Culture works… if you let artists do.
Claire Saillour
Culture works. And it works not only because, in the sometimes disappointing rhetorical frame of policy-making, it creates jobs and points of GDP-growth. Culture and arts are the place where societies reflect about themselves. To convince ourselves we only need to have a short glance at Tunisia or Ukraine right now, where artists are driving forces of change, telling new stories, building new subjectivities.
The arts do not only capture something from society no other actors could, but they make communities take a step aside and look at themselves, creating shared subjectivities aside of the realm of politics. They also remind us that culture is not something that is, it is something that is made, that we make.
It is something we should keep in mind if we want to take the European project seriously: like any cultural endeavour, it is something we do.
Unleashing the potential of culture in Europe would therefore certainly mean rethink the vertical fundament upon which most European cultural policies are built. It would also certainly mean to avoid two common mistakes in cultural policy, which limit the potential of a constructive relationship between politics and the arts everywhere.
The first mistake is of course, not to take arts and culture seriously for what they are and to ignore the long-term, symbolic, intersubjective dimension of community-building. To avoid this mistake would mean for example to rethink the economy-driven framework within which European cultural initiatives are conceived and justified.
The second mistake, a more insidious one, is to give the arts and cultural actors a responsibility in the “salvation” of our societies, the healing of wounded political systems they do not, and cannot bear. To avoid this mistake would mean rethink the normative goals of cultural policies tending to use artistic projects to reach immediate social and political goals. This would also suppose redrafting expectations towards the arts and cultural actors in a way which would take into consideration what the arts can do and which role artists play in society.
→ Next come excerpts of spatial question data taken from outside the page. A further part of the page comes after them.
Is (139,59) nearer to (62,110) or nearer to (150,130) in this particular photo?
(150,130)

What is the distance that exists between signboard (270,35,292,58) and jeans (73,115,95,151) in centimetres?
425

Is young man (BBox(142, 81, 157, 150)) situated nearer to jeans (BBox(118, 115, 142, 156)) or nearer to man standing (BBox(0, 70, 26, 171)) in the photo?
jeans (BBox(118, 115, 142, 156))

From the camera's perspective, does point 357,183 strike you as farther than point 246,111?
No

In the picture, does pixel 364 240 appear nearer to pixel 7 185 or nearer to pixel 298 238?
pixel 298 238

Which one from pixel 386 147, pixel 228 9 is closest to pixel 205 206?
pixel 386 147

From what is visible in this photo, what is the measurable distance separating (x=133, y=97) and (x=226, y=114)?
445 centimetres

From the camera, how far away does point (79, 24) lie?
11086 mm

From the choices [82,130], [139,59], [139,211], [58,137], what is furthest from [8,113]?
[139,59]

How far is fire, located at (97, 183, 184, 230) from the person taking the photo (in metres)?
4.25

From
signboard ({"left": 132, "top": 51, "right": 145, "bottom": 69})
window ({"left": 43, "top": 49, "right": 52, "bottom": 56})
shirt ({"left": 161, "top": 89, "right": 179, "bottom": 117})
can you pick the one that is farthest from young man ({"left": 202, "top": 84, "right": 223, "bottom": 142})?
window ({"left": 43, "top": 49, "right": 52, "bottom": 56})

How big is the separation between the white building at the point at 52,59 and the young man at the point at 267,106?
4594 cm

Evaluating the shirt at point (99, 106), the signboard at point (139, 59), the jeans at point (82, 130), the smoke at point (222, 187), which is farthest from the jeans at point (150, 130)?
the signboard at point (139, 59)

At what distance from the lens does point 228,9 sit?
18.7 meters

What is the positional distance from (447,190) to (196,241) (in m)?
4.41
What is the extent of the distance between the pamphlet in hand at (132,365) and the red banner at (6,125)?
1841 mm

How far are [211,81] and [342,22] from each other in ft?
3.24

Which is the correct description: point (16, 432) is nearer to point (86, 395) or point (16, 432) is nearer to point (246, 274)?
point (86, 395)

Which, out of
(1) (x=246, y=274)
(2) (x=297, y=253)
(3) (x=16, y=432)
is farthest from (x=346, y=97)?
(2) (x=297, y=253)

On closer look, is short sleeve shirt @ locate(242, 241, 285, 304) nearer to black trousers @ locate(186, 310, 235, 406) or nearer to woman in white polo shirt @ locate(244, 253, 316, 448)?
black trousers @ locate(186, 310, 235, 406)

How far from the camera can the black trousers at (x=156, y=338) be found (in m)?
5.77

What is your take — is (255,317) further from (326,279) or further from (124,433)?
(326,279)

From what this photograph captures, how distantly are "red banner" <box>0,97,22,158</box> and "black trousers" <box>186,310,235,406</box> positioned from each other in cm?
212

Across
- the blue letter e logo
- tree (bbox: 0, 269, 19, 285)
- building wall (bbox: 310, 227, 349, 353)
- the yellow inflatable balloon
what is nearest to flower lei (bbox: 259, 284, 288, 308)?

To unleash the power of culture and the arts in Europe would mean to rethink cultural policies starting from the artist and the citizens.
Raise voices, build networks and learn from each other
Polis180’s modest endeavour toward this goal has been to invite cultural actors and citizens to gather in the last three months and to open up a space for discussion about the future of Europe’s Cultural Governance. As grassroots think tank, Polis180 aims at empowering especially young citizens to take part in the public sphere, formulate their opinion and raise their voice.
During the participative process of the last months, artists, cultural managers and citizens kept expressing, again and again the strong desire to learn from each other in Europe, to exchange, to solve common problems through the sharing of local practices and experiences, and ultimately to do things together. This desire has to be trusted — it is the fundament upon which Europe is made and upon which Europe’s Cultural Governance could be built. Not by reinventing the wheel but by strengthening networks, supporting cross-border exchanges also on a small scale and facilitating the process of being together in the making. To that end, a strong network of cities across Europe is absolutely a level of governance which could contribute to empower local actors and help foster a greater diversity of projects.
Claire Saillour is a Cultural Scientist and Cultural Manager. She is a Ph.D. candidate in Cultural Policy at the University of Hildesheim. Her work is rooted in her experience as former Cultural Manager for the French Institute in Stuttgart as well as in her time as Research Fellow at the Smithsonian Institution in Washington D.C. She is currently managing the European Campaign “jung & wählerisch” (young & picky) and is actively involved in the development of a new Cultural Policy research area, both within the Grassroots Think Tank Polis180.